→ **Problem**
Can you swap "Ajuda" for "Apoio" wherever it occurs in the entries below, keep everything else unchanged, and return the entries as text only, without the pictures?
======== Data supplied ========
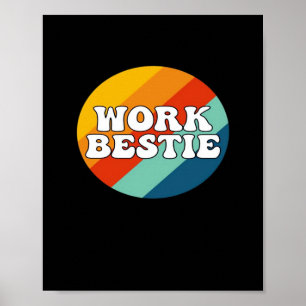 Poster Ajuda Emocional do Trabalho - Ajuda do Colaborador
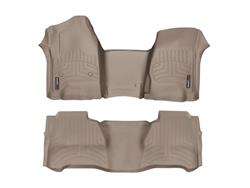 WeatherTech DigitalFit FloorLiners 455431-455424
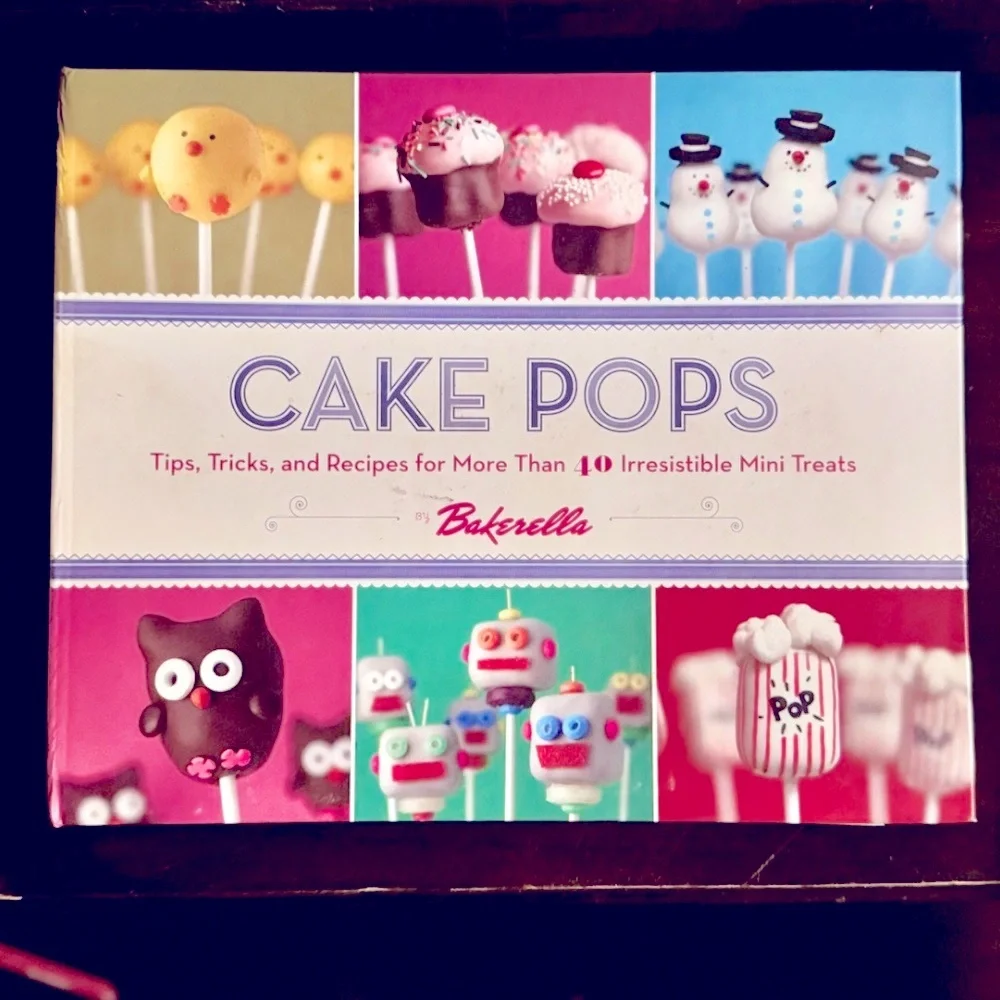 Bakerella what’s cuter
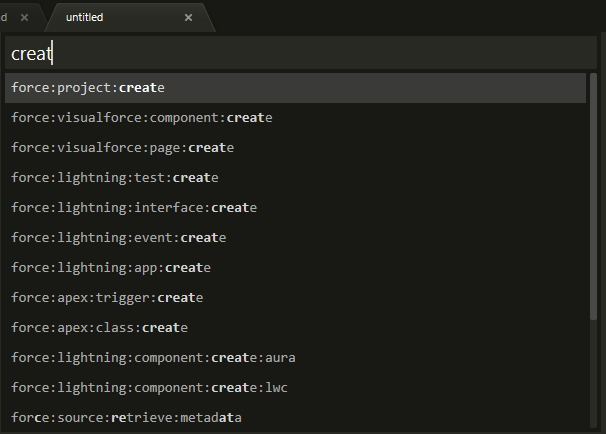 force:project:create
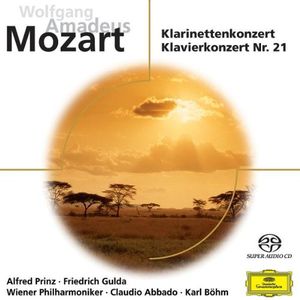 Klarinettenkonzert / Klavierkonzert Nr. 21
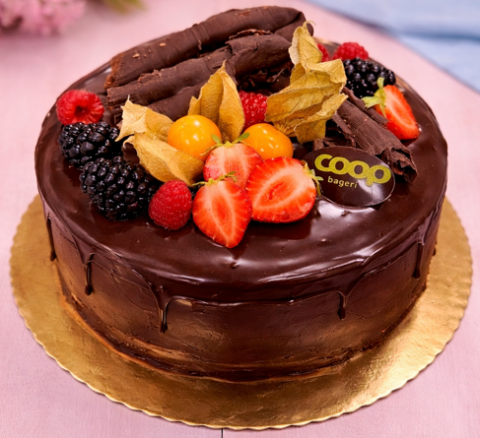 Bild på Choklad Chock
========
→ **Output below**
 Poster Apoio Emocional do Trabalho - Apoio do Colaborador
 WeatherTech DigitalFit FloorLiners 455431-455424
 Bakerella what’s cuter
 force:project:create
 Klarinettenkonzert / Klavierkonzert Nr. 21
 Bild på Choklad Chock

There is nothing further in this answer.